Directive: Copy the rows below word for word, starting at the line that contains "Would it be" and running through the end of the rows, both included.
* * * *
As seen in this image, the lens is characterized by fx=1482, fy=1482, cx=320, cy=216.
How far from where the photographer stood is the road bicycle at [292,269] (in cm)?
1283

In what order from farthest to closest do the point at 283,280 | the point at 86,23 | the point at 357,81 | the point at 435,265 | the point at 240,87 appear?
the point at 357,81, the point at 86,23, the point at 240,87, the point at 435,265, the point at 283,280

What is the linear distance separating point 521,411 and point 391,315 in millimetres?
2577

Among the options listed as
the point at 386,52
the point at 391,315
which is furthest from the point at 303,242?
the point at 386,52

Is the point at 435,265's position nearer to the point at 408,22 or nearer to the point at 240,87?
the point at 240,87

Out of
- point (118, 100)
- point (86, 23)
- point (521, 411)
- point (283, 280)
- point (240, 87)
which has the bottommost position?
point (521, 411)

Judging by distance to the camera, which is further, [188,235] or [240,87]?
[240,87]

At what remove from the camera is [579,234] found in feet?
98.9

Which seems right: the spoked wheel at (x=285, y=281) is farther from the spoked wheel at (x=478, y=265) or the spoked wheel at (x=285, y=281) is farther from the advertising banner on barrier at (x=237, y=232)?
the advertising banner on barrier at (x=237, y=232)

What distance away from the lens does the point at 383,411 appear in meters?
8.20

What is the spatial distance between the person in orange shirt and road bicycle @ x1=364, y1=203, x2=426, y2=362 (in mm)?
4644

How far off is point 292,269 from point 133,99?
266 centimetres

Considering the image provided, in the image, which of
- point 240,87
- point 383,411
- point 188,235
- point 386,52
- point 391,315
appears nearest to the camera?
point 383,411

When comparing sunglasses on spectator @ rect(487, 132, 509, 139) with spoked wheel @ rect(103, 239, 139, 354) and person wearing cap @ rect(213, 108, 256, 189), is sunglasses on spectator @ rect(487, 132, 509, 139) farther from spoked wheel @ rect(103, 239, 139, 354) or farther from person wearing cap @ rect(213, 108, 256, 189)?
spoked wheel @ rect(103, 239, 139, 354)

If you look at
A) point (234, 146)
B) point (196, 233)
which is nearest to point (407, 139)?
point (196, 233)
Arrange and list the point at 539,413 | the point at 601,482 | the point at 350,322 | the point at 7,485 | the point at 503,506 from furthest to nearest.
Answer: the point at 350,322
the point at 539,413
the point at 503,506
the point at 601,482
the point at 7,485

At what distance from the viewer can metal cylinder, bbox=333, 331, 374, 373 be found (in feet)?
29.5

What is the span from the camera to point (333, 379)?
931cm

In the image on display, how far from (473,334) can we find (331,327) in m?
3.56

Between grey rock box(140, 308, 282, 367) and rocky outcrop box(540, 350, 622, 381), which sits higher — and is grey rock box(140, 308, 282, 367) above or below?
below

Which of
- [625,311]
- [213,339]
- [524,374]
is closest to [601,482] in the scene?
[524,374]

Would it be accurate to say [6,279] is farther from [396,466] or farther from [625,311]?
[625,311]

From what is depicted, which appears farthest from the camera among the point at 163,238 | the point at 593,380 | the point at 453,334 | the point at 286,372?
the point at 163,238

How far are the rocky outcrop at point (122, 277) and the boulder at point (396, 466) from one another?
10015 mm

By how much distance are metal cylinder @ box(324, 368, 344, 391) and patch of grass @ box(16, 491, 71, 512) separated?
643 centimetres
* * * *
Solved problem:
Would it be accurate to say [6,279] is farther from [396,466] or farther from [625,311]?
[625,311]

From what is depicted, which appears farthest from the camera among the point at 163,238 | the point at 593,380 | the point at 453,334 | the point at 286,372?
the point at 163,238

How far are the rocky outcrop at point (122, 277) and the boulder at point (396, 466) from one another?
10015 mm

By how much distance are metal cylinder @ box(324, 368, 344, 391) and patch of grass @ box(16, 491, 71, 512) separated?
643 centimetres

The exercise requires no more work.